I’ve grown up hearing stories from my parents, many of which were about their political activism, and many of which highlighted the lack of police support the experienced. In the summer of 1975, my dad participated in a desegregation protest on a beach in Boston where blacks had been excluded. While some protesters threw rocks, others remained peaceful. The police, viewing all of the protesters as outsiders, as troublemakers refused to intervene. My dad had a broken nose in the summer of 1975. The police had refused to intervene. It is that type of opposing mindset which so often has inhibited police from protecting protesters, and often led to antagonizing them.

Throughout the eighties and early nineties, college campuses around the country maintained shanty encampments on campus in solidarity with the Anti-Apartheid movement. My mother participated in these encampments at Columbia University in New York City and at the University of Michigan. Campus police basically left them alone. Although, in 1986, the shanty at Dartmouth was so off the radar of campus security that members of a conservation student-run newspaper, were able to destroy the encampment with sledgehammers.

Encampments have been a tool for bringing attention to political causes. In his last months, Dr. King planned what he called the Poor Peoples’ Campaign, which would march non violently to the capital and erect shantytowns near the White House, making a visible statement about poverty in this country. Federal officials were frightened by the disorder which this could cause and used informants, provocateurs, and information leaks to derail the movement.

I kind of thought these stories were my parents’ and my parents’ parents’, that police treatment of peaceful protesters (the UC students were) had gotten exponentially better, and that my peers would not be treated the way I know my parents’ may have been despite the plastic handcuffs, police, and precautionary advice that goes along with each demonstration. I won’t go on to say that things haven’t changed, but I would like to express my shock at the police brutality on the University of California campuses.

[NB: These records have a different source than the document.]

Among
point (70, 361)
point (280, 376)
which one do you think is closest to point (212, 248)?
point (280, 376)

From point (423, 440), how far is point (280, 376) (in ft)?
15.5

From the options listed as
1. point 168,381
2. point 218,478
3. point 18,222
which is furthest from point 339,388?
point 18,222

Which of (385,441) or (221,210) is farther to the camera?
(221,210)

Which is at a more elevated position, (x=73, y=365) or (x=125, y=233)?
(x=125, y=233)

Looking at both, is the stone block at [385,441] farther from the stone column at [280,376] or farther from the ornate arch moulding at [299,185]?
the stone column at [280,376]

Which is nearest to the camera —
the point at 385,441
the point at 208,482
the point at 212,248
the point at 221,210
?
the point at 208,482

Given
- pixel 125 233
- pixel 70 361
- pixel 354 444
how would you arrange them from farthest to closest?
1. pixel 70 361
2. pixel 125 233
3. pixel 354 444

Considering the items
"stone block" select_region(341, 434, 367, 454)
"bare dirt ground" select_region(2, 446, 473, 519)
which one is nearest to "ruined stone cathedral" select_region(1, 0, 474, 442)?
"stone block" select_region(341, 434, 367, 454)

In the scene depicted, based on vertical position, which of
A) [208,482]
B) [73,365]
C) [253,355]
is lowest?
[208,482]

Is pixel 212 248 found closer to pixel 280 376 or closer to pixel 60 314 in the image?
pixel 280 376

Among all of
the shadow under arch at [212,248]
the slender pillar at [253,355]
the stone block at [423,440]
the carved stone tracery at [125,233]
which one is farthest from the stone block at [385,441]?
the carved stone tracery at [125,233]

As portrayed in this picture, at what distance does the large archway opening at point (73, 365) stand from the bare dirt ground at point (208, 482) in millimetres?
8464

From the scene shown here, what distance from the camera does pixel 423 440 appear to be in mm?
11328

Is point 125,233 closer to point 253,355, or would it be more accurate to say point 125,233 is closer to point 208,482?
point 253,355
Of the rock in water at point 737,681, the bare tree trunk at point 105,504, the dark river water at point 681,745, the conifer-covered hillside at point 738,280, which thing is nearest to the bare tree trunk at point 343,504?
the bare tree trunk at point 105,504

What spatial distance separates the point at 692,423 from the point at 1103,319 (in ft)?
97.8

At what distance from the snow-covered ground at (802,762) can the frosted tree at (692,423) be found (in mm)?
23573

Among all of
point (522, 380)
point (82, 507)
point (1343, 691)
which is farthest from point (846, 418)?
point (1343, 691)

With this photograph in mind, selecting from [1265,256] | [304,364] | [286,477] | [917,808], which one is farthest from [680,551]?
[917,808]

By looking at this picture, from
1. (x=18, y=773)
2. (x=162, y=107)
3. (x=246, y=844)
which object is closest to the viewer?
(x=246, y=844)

The contingency of the Occupy Wall St. movement on University of California campuses has transformed partly into protest against extreme tuition increases. (Tuition for UC schools has nearly doubled over the last several years.) Compared to many of the encampments and protests around the country, this one is very small. But, campus police used pepper spray, held threatening tear gas guns, hurt students with clubs, arrested many students. Videos show police pulling students’ hair, dragging, and throwing them on the ground to be arrested. To me, it the inhumanity and violation of the police officers in California is unreal. This is a breach of the freedom of speech and the freedom of assembly. Campus police are to protect students, not hurt them. Student can be seen chanting at police officers “Who do you serve? Who do you serve?”